*Задание 1*. Какого числа, согласно исходному тексту, был расстрелян Михась Зарецкий?

*Исходный текст*.
------------------------------------

Впрочем, автор не приукрашивает героя. Он «не любiў, не мог без агiды глядзець на праявы людскога бяссiлля». Про Татьяну думает: «Якая бязлiтаснасць у гэтых самак! Яна ж надзвычайна рада, што дзеля яе мужык кiнуў сваю памiраючую жонку». И жену свою в мыслях нарекает самкой... Не зря его самого в рассказе не раз называют зверем... С другой стороны, ученики Татьяны очень любят «дядьку Адама», его появление — словно глоток свободы в царстве школьной дисциплины, отблеск «настоящей жизни».

Не все так просто в людских поступках, как кажется со стороны. «Чалавек — гэта вам не мумiя», писал современник Михася Зарецкого Валерий Моряков. Сложного человека тяжелее укротить, принудить к мышлению стереотипами. Те, кто умел заглядывать в бездну, устранялись. Михась Зарецкий был расстрелян в «черную ночь» белорусской литературы, 29 октября 1937 года, вместе с десятками других литераторов.

------------------------------------

*Задание 2*. Воспроизведите без изменений записи: всё от самого начала записей вниз до строки, содержащей «344, 150, 391, 171», включая обе границы.

------------------------------------

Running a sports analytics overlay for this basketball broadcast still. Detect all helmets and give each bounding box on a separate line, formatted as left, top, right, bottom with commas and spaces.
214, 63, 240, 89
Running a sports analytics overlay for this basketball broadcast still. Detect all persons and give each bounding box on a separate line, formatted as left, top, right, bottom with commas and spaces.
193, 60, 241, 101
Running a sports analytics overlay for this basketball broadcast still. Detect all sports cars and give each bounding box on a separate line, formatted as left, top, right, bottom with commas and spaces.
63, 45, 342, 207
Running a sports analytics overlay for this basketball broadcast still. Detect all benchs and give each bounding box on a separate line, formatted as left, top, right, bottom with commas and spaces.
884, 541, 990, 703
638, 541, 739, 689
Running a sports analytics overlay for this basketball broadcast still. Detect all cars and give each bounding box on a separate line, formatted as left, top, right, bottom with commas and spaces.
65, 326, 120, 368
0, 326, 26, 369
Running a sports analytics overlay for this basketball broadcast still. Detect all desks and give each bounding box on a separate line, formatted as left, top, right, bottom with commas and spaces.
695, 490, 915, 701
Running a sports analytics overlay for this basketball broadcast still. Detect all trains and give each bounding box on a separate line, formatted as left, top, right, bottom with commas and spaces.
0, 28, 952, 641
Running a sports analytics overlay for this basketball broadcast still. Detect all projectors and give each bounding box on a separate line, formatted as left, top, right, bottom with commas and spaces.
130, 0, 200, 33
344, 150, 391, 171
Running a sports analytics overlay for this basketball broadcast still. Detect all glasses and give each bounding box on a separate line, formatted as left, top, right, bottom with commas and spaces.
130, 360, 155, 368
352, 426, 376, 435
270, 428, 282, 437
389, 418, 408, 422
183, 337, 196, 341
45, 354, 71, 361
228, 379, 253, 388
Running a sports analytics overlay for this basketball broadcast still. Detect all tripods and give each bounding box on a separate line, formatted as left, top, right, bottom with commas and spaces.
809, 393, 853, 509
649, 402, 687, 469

------------------------------------

*Решение 1*. 29 октября 1937 года.

*Решение 2*.
Running a sports analytics overlay for this basketball broadcast still. Detect all helmets and give each bounding box on a separate line, formatted as left, top, right, bottom with commas and spaces.
214, 63, 240, 89
Running a sports analytics overlay for this basketball broadcast still. Detect all persons and give each bounding box on a separate line, formatted as left, top, right, bottom with commas and spaces.
193, 60, 241, 101
Running a sports analytics overlay for this basketball broadcast still. Detect all sports cars and give each bounding box on a separate line, formatted as left, top, right, bottom with commas and spaces.
63, 45, 342, 207
Running a sports analytics overlay for this basketball broadcast still. Detect all benchs and give each bounding box on a separate line, formatted as left, top, right, bottom with commas and spaces.
884, 541, 990, 703
638, 541, 739, 689
Running a sports analytics overlay for this basketball broadcast still. Detect all cars and give each bounding box on a separate line, formatted as left, top, right, bottom with commas and spaces.
65, 326, 120, 368
0, 326, 26, 369
Running a sports analytics overlay for this basketball broadcast still. Detect all desks and give each bounding box on a separate line, formatted as left, top, right, bottom with commas and spaces.
695, 490, 915, 701
Running a sports analytics overlay for this basketball broadcast still. Detect all trains and give each bounding box on a separate line, formatted as left, top, right, bottom with commas and spaces.
0, 28, 952, 641
Running a sports analytics overlay for this basketball broadcast still. Detect all projectors and give each bounding box on a separate line, formatted as left, top, right, bottom with commas and spaces.
130, 0, 200, 33
344, 150, 391, 171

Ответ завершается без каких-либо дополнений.